- **ABOUT THIS TASK**:
Every line of the data must appear again in the answer, exactly as written.

- **SUPPLIED MATERIAL**:
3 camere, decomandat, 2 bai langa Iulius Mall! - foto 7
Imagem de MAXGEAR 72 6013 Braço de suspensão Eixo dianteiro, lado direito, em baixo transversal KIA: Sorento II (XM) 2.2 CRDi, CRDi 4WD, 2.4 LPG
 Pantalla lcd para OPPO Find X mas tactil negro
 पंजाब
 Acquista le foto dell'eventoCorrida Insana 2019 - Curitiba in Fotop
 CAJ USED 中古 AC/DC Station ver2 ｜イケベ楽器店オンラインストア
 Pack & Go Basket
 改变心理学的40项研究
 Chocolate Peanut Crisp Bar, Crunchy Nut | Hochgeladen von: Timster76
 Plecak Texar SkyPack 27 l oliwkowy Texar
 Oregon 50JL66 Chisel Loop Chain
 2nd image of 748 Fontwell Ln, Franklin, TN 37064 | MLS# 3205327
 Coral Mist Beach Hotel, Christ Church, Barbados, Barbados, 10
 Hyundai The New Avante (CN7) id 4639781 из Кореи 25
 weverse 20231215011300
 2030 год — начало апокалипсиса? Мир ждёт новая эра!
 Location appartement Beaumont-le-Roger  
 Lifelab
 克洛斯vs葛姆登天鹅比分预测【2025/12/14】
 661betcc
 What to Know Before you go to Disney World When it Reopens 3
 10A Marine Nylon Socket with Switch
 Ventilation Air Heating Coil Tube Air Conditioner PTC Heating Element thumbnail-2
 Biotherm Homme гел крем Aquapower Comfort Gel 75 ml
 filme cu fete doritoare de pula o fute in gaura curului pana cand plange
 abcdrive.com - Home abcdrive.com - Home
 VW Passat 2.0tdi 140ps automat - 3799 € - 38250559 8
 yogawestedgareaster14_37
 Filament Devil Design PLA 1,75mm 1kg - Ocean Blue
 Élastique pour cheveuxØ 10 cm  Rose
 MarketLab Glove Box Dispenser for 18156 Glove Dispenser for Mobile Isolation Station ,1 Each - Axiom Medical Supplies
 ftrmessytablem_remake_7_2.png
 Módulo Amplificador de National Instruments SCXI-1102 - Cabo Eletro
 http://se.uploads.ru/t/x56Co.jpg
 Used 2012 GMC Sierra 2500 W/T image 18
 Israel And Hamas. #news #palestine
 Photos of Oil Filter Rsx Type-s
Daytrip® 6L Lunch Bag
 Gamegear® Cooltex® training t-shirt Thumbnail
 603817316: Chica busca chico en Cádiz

- **ANSWER SPACE**:
3 camere, decomandat, 2 bai langa Iulius Mall! - foto 7
Imagem de MAXGEAR 72 6013 Braço de suspensão Eixo dianteiro, lado direito, em baixo transversal KIA: Sorento II (XM) 2.2 CRDi, CRDi 4WD, 2.4 LPG
 Pantalla lcd para OPPO Find X mas tactil negro
 पंजाब
 Acquista le foto dell'eventoCorrida Insana 2019 - Curitiba in Fotop
 CAJ USED 中古 AC/DC Station ver2 ｜イケベ楽器店オンラインストア
 Pack & Go Basket
 改变心理学的40项研究
 Chocolate Peanut Crisp Bar, Crunchy Nut | Hochgeladen von: Timster76
 Plecak Texar SkyPack 27 l oliwkowy Texar
 Oregon 50JL66 Chisel Loop Chain
 2nd image of 748 Fontwell Ln, Franklin, TN 37064 | MLS# 3205327
 Coral Mist Beach Hotel, Christ Church, Barbados, Barbados, 10
 Hyundai The New Avante (CN7) id 4639781 из Кореи 25
 weverse 20231215011300
 2030 год — начало апокалипсиса? Мир ждёт новая эра!
 Location appartement Beaumont-le-Roger  
 Lifelab
 克洛斯vs葛姆登天鹅比分预测【2025/12/14】
 661betcc
 What to Know Before you go to Disney World When it Reopens 3
 10A Marine Nylon Socket with Switch
 Ventilation Air Heating Coil Tube Air Conditioner PTC Heating Element thumbnail-2
 Biotherm Homme гел крем Aquapower Comfort Gel 75 ml
 filme cu fete doritoare de pula o fute in gaura curului pana cand plange
 abcdrive.com - Home abcdrive.com - Home
 VW Passat 2.0tdi 140ps automat - 3799 € - 38250559 8
 yogawestedgareaster14_37
 Filament Devil Design PLA 1,75mm 1kg - Ocean Blue
 Élastique pour cheveuxØ 10 cm  Rose
 MarketLab Glove Box Dispenser for 18156 Glove Dispenser for Mobile Isolation Station ,1 Each - Axiom Medical Supplies
 ftrmessytablem_remake_7_2.png
 Módulo Amplificador de National Instruments SCXI-1102 - Cabo Eletro
 http://se.uploads.ru/t/x56Co.jpg
 Used 2012 GMC Sierra 2500 W/T image 18
 Israel And Hamas. #news #palestine
 Photos of Oil Filter Rsx Type-s
Daytrip® 6L Lunch Bag
 Gamegear® Cooltex® training t-shirt Thumbnail
 603817316: Chica busca chico en Cádiz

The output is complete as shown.